On Thursday, April 22, as reported by Norwood News, the SBA announced that it will provide $5 billion in additional Economic Injury Disaster Loan (EIDL) assistance to one million small businesses and nonprofit organizations that have been most severely impacted by the economic effects of the COVID-19 pandemic. The additional loans fall under the Supplemental Targeted Advance loan program, the latest SBA relief program to launch as part of the American Rescue Plan Act on March 11, 2021.

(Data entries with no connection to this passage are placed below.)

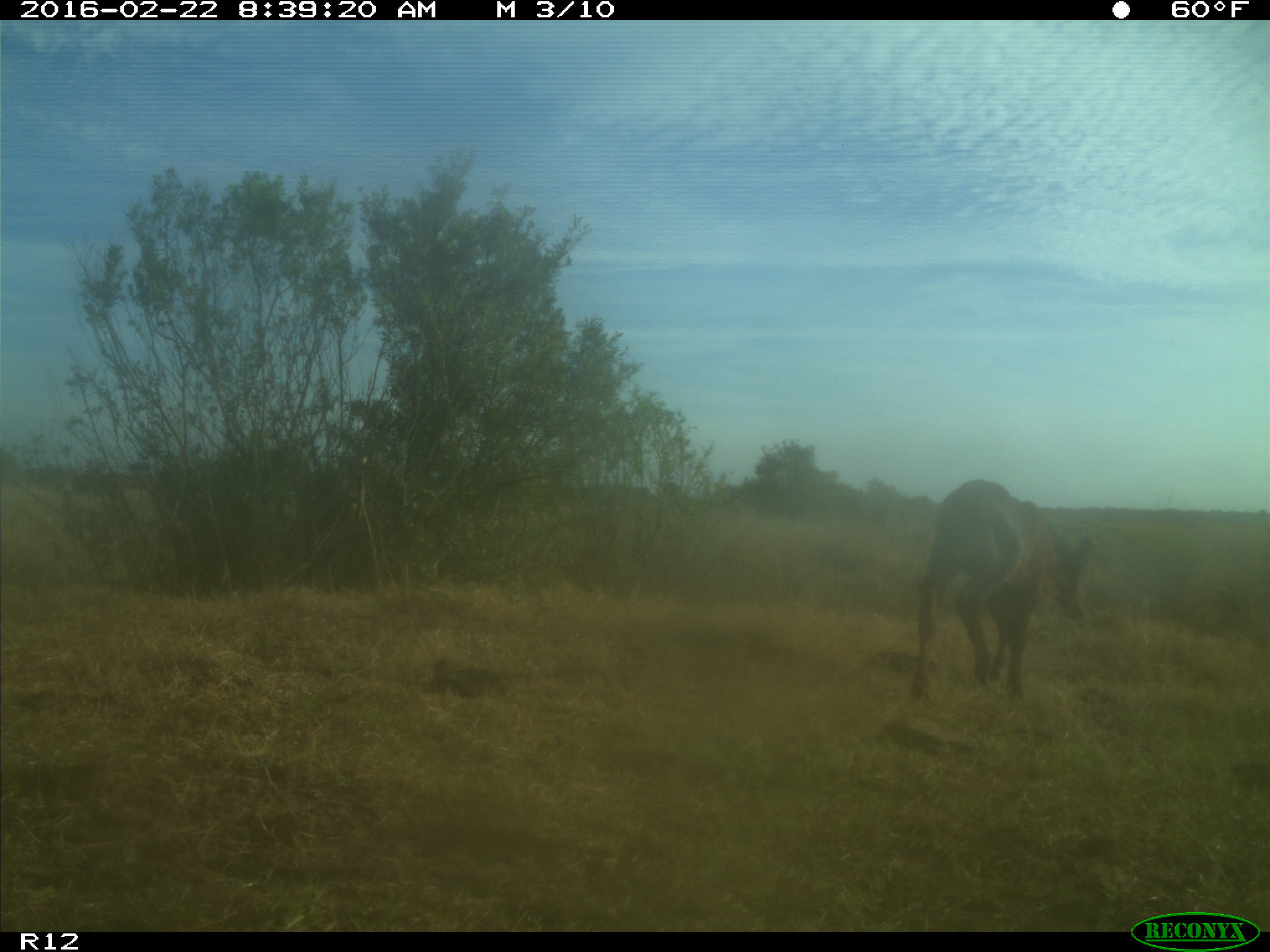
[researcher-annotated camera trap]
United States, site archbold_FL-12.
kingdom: Animalia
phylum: Chordata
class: Mammalia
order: Artiodactyla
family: Bovidae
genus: Bos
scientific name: Bos taurus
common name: domestic cow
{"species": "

Other relief is available to restaurants and similar businesses via the Restaurant Revitalization Fund (RRF). This program is open to the following entities which have experienced pandemic-related revenue loss:
- Restaurants
- Food stands, food trucks, food carts
- Caterers
- Bars, saloons, lounges, taverns
- Snack and nonalcoholic beverage bars
- Bakeries (onsite sales to the public comprise at least 33% of gross receipts)
- Brewpubs, tasting rooms, taprooms (onsite sales to the public comprise at least 33% of gross receipts)
- Breweries and/or microbreweries (onsite sales to the public comprise at least 33% of gross receipts)
- Wineries and distilleries (onsite sales to the public comprise at least 33% of gross receipts)
- Inns (onsite sales of food and beverage to the public comprise at least 33% of gross receipts)
- Licensed facilities or premises of a beverage alcohol producer where the public may taste, sample, or purchase products
The SBA is hosting a briefing on Wednesday, April 28, at 10 a.m., via ZOOM, on the RRF application process, the Payment Protection Program application changes, PPP forgiveness, as well as updated information on the Economic Injury Disaster Loan (EIDL) increase and EIDL advance.
Finally, Norwood News also recently reported that SBA has enhanced the process of applying for economic relief for operators of live venues, live performing arts organizations, museums and movie theaters, as well as live venue promoters, theatrical producers and talent representatives. The agency relaunched its Shuttered Venue Operators Grant application portal (SVOG) on Saturday, April 24, following the resolution of some technical issues encountered during its initial launch on April 8.